One way clearer information is being provided on changes to standards is through making use of the IEC facility for ‘Redline Standards’.  This works similarly to the ‘track changes’ option of Word so all changes in a document can be seen.  Most recently this has been done for the 6th editions of IEC 60079-0 and 60079-11.

However, TC 31 has been seeking a method to more clearly indicate the significance of changes to standards.  A way forward has now been agreed, making use of a table to be included in the forward of standards identifying the relevant clauses where changes have occurred and clarifying their significance.  The draft SBP covers this approach and the proposed way forward, including the use of interpretation sheets (I-SHs) where needed to highlight changes between existing published standards and previous editions.

Objective 2 (new) - Jointly with UNECE and IECEx market the UNECE CROs incorporating adoption of TC 31 standards

The United Nations Economic Commission for Europe (UNECE) has just issued a publication called “Common Regulatory Framework for Equipment Used in Environments with an Explosive Atmosphere”.  It provides Common Regulatory Objectives (CROs) that can be used by countries as a basis for new or revised regulations in the field.  The standards referenced in the publication are those from TC 31.  The use of these together with the application of the IECEx System is being recognised by the UN as ‘best practice’.  

This objective looks at having TC 31 work in conjunction with UNECE and IECEx to target regions where it would be appropriate to hold seminars/conferences and to foster relations with a view to improved adoption of TC 31 standards and the use of the CROs.  

Objective 3 (new) - Publish first dual logo non-electrical standards covering equipment requirements

This objective reflects the ongoing work of subcommittee SC 31M and good progress have already been achieved.  It covers the following dual logo standards which are under development:
* ISO 80079-36: Explosive atmospheres – Part 36 Non-electrical equipment for use in explosive atmospheres – Basic method and requirements
* ISO 80079-37: Explosive atmospheres – Part 37 Non-electrical equipment for use in explosive atmospheres – Non electrical type of protection constructional safety “ch”, control of ignition source “bh”, liquid immersion “kh”
* ISO/IEC 80079-38: Explosive atmospheres – Part 38 Equipment and components in explosive atmospheres in underground mines
Committee Drafts for Voting (CDVs) were issued for all three documents in June 2102. This means the technical requirements for these standards are effectively finalised.

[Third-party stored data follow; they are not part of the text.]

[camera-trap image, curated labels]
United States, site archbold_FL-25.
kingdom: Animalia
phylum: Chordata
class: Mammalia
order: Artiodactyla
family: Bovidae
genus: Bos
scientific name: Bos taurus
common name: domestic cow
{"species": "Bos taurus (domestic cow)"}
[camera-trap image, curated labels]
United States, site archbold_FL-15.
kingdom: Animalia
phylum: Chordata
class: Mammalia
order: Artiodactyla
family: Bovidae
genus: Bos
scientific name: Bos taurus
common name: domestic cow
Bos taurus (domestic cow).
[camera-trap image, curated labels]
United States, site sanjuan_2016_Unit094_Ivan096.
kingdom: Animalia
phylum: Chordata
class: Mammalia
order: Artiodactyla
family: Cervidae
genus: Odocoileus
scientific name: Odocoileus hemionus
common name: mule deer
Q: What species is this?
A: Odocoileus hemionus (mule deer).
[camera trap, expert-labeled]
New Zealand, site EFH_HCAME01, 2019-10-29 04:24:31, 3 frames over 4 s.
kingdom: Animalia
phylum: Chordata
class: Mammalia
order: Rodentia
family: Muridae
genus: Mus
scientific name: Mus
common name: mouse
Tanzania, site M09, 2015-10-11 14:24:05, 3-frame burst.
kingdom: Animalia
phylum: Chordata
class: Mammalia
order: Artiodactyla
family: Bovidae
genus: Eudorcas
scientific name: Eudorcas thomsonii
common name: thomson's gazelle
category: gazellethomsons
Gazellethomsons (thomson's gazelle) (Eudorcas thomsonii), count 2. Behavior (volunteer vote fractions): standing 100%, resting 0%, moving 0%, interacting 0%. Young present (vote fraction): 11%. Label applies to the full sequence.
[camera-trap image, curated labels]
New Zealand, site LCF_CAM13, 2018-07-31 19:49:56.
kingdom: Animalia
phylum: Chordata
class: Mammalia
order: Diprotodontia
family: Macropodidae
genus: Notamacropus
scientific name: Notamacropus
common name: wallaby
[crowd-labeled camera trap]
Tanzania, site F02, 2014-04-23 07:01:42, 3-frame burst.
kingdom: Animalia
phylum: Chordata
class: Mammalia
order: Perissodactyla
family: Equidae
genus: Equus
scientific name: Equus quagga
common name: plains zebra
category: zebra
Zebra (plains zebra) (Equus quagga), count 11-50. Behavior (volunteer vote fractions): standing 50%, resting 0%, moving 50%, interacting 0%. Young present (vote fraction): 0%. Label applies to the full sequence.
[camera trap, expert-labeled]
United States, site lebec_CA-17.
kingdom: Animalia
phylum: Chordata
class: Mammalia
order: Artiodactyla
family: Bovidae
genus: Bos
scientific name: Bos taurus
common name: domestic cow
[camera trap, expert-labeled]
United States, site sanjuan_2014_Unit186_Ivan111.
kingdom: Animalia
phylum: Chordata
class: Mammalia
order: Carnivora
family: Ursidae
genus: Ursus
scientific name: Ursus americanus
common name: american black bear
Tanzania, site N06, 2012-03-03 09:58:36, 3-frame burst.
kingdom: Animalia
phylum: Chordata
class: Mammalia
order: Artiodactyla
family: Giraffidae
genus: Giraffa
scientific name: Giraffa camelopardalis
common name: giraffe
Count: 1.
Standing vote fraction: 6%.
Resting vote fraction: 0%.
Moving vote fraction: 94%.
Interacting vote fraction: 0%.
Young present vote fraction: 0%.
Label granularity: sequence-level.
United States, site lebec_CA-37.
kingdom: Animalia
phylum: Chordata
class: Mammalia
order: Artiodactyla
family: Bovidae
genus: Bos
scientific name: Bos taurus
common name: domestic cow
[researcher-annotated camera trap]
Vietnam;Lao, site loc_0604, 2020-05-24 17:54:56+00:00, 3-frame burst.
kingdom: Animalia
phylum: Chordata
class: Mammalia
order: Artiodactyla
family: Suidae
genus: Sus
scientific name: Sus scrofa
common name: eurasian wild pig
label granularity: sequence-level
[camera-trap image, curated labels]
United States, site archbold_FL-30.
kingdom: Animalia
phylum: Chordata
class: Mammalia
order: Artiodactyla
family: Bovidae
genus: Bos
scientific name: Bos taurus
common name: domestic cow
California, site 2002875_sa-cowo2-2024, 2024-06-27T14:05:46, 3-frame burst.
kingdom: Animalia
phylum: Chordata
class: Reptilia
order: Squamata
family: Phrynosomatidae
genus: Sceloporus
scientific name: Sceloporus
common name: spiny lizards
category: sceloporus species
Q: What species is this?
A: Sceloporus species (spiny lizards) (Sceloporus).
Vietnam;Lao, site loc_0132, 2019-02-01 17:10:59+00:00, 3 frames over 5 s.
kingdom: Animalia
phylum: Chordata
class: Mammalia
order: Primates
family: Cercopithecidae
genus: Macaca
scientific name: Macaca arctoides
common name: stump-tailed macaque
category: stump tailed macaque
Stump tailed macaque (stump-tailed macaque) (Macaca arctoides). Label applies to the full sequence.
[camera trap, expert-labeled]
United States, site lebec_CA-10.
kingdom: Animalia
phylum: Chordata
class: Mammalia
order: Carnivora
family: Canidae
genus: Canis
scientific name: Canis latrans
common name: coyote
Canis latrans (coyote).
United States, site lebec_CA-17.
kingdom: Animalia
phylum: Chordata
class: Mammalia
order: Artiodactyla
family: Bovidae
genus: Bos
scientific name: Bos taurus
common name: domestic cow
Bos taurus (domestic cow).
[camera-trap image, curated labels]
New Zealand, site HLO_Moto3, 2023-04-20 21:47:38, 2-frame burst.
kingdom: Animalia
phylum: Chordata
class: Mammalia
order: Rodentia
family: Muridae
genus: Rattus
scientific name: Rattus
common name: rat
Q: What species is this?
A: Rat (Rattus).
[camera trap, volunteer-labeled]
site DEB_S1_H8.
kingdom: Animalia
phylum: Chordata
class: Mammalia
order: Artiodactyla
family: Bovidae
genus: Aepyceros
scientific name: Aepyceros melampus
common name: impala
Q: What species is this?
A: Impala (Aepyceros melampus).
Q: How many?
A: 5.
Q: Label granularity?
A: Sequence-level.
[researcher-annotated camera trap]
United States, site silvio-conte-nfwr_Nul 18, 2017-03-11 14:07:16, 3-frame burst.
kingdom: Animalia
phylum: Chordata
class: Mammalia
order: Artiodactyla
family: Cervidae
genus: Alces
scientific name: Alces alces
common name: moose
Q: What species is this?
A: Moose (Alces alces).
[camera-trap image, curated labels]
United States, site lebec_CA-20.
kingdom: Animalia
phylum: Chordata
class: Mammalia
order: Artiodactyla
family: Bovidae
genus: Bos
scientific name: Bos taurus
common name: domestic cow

Objective 4 (new) - Publish first IEC/IEEE standards for electrical resistance trace heating

This objective addresses the development of the new joint IEC/IEEE standards above.  This is an exciting new area of cooperation that should see wider adoption of common requirements which will include the USA.  Work has progressed well through a number of maintenance team meetings and a second round of committee drafts (CDs) were issued in June 2012 for comment.

Objective 5 (continued) - To continually improve the effectiveness and relevance of TC 31, and its subcommittees, project teams, maintenance teams and working groups 

This objective includes three key strategies of:
• Ensuring the TC Good Working Practice document provides the key to consistent and effective practices within TC 31.  This document is revised about once a year and can be found in the TC 31 Dashboard.
• Ensuring that there is a schedule of meetings published and maintained to assist TC 31 officers and convenors in planning for meetings.  This resided on the IECEx website but is also accessible from the TC 31 Dashboard.
• Maintaining close contact with IECEx to ensure TC 31 standards remain relevant for the IECEx System. This includes, for example, my attendance at IECEx meetings and IECEx update reports at TC 31 meetings.